Some of the density of Burroughs B6700 code was due to moving vital operand information elsewhere, to 'tags' on every data word or into tables of pointers. The Add instruction itself was generic or polymorphic. It had to fetch the operand to discover whether this was an integer add or floating point add. The Load instruction could find itself tripping on an indirect address, or worse, a disguised call to a call-by-name thunk routine. The generic opcodes required fewer opcode bits but made the hardware more like an interpreter, with less opportunity to pipeline the common cases.
Compilers for stack machines are simpler and quicker to build than compilers for other machines. Code generation is trivial and independent of prior or subsequent code. The picture shows the syntax tree corresponding to the example expression A*(B-C)+(D+E).
The compiled code for a simple stack machine would take the form (corresponding to the expressions' reverse Polish notation ABC - * DE + +):
# stack contents (leftmost = top): push A # A push B # B A push C # C B A subtract # B-C A multiply # A*(B-C) push D # D A*(B-C) push E # E D A*(B-C) add # D+E A*(B-C) add # A*(B-C)+(D+E)
The arithmetic operations 'subtract', 'multiply', and 'add' act on the two topmost operands of the stack.
Such simple compilation can be done by the parsing pass. No register management is needed. Most stack machines can copy stack entries to avoid memory access (which is much slower), but these are usually trivial. The same opcode that handles the frequent common case of an add, an indexed load, or a function call will also handle the general case involving complex subexpressions and nested calls. The compiler and the CPU do not need special cases for instructions that have separate calculation paths for addresses.
This simplicity has allowed compilers to fit onto very small machines.
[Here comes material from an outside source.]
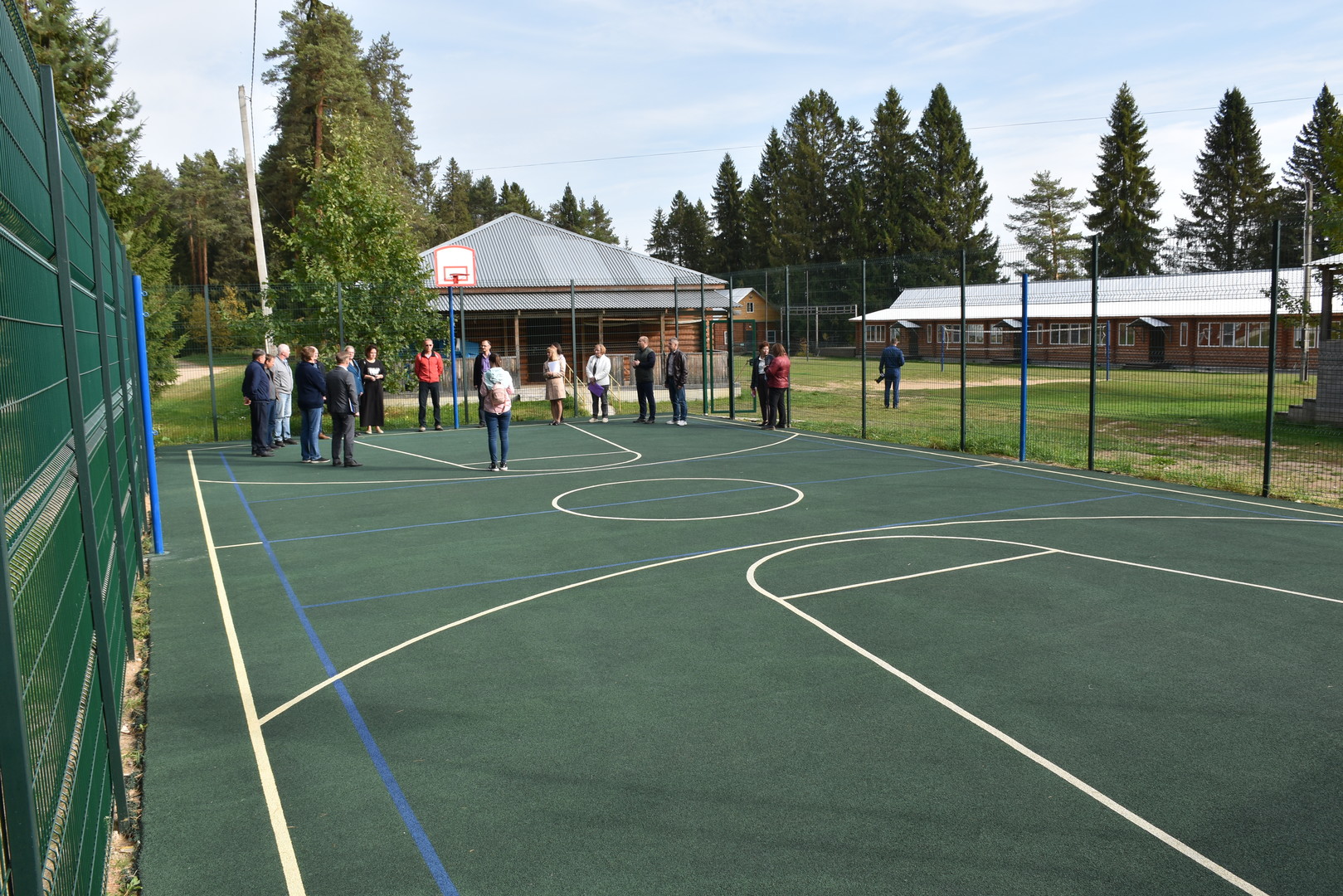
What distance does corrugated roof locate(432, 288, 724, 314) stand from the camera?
107ft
The simple compilers allowed new product lines to get to market quickly, and allowed new operating systems to be written entirely in a high level language rather than in assembly. For example, the UCSD p-System supported a complete student programming environment on early 8-bit microprocessors with poor instruction sets and little RAM, by compiling to a virtual stack machine rather than to the actual hardware.
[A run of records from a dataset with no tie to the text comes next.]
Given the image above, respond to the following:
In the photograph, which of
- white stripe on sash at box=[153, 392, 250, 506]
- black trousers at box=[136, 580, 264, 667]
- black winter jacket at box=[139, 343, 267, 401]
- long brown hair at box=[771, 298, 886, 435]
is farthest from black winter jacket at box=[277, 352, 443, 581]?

The downside to the simplicity of compilers for stack machines, is that pure stack machines have fewer optimisations (see subsections in § performance disadvantages of stack machines). However optimisation of compiled stack code is quite possible. Back-end optimisation of compiler output has been demonstrated to significantly improve code,and potentially performance, whilst global optimisation within the compiler itself achieves further gains.
Some stack machine instruction sets are intended for interpretive execution of a virtual machine, rather than driving hardware directly. Interpreters for virtual stack machines are easier to build than interpreters for register or memory-to-memory machines; the logic for handling memory address modes is in just one place rather than repeated in many instructions. Stack machines also tend to have fewer variations of an opcode; one generalized opcode will handle both frequent cases and obscure corner cases of memory references or function call setup. (But code density is often improved by adding short and long forms for the same operation.)
Since there are no operand fields to decode, stack machines fetch each instruction and its operands at same time. Stack machines can omit the operand fetching stage of a register machine.In addition, except explicit load from memory instructions, the order of operand usage is identical with the order of the operands in the data stack. So excellent prefetching is accomplished easily by keeping operands on the top of stack in fast storage. For example, in the Java Optimized Processor (JOP) microprocessor the top 2 operands of stack directly enter a data forwarding circuit that is faster than the register file.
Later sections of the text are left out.